Rewrite everything from "For someone meeting" down to "your morning coffee." in the text on preparing for a financial consultation, replacing "ballpark" with "approximate".

══ TEXT FOR ANALYSIS

For someone meeting for an initial financial consultation, it may feel like there are lots of topics to cover. However, a financial advisor will want to boil things down to four basic areas. Let's look at how you can prepare to cover each one.
Current Spending and Saving
When financial consultants need to simplify things for their clients, the first move is to break it all down into inflows and outflows. What are you spending, and what are you saving?
You should be prepared to give at least ballpark answers on both fronts. If possible, try to dig up all of your account summaries and major bills. Likewise, document what you're regularly paying for every week, even if it's something seemingly small, such as your morning coffee.
Life is full of risks, and it's hard to predict which emergencies are going to hit. Maybe you'll experience a half-year period of unemployment, or perhaps it will be an unexpected medical bill not covered by your insurance. You don't want to be caught without enough money to tough out these periods. Otherwise, you might dig into your savings and undermine all of the good work of your financial advisor.
If you don't have a rainy day fund, develop one now. Also, be prepared to contribute to and expand it, even if that means making cutbacks elsewhere.
Financial consultants are used to serving as retirement plan advisors, too. It's important for clients to outline their retirement goals. Do you want to be able to travel internationally, for example? Will you want to have a winter home and a summer one?
It's also wise to think about how long the longest-lived folks in your family tend to survive. You want to be sure you're going to have enough money to pay for your desired standard of living for at least that long.
Income Streams and Investments
Ideally, you should have money coming from more than employment. Even if your job is presently your entire source of income, you should think about investments in things like real estate, stocks, annuities, and bonds that can develop into separate income streams. With a diversified set of income streams, you can be more confident that your finances will survive economic shocks well into late-life.
You'll also want to talk about risk. Specifically, how comfortable are you with risk? Higher-risk investments often pay better returns, but they may not be ideal if you're close to retirement or can't afford a major loss.

════
══ DATASET

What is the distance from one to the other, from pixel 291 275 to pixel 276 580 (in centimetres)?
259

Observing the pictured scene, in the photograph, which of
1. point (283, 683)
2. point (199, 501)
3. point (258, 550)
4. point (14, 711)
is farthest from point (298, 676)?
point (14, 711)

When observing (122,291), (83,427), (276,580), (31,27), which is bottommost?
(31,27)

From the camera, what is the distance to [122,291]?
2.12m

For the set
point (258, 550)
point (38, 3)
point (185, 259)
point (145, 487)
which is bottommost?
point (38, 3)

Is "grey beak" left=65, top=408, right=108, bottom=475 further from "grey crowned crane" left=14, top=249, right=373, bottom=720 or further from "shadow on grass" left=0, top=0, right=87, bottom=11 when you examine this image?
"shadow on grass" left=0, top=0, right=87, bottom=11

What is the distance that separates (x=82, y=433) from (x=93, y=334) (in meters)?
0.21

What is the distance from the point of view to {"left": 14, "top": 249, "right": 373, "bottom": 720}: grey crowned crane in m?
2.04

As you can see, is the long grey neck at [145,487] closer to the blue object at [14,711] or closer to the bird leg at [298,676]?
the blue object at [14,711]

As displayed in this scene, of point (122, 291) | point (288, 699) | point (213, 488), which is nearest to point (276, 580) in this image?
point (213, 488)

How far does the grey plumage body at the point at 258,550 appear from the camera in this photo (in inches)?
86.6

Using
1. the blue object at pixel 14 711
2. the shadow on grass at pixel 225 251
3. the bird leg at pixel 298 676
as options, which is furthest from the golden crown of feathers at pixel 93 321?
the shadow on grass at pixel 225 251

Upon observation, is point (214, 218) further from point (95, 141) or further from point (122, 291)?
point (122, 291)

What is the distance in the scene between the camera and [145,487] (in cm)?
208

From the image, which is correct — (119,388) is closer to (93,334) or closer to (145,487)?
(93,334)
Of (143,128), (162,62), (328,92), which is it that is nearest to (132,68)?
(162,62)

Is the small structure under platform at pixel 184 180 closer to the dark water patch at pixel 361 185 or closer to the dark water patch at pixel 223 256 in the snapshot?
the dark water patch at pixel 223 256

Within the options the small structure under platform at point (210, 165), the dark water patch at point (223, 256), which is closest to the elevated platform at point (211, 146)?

════

## REPLY TO THE EXERCISE
For someone meeting for an initial financial consultation, it may feel like there are lots of topics to cover. However, a financial advisor will want to boil things down to four basic areas. Let's look at how you can prepare to cover each one.
Current Spending and Saving
When financial consultants need to simplify things for their clients, the first move is to break it all down into inflows and outflows. What are you spending, and what are you saving?
You should be prepared to give at least approximate answers on both fronts. If possible, try to dig up all of your account summaries and major bills. Likewise, document what you're regularly paying for every week, even if it's something seemingly small, such as your morning coffee.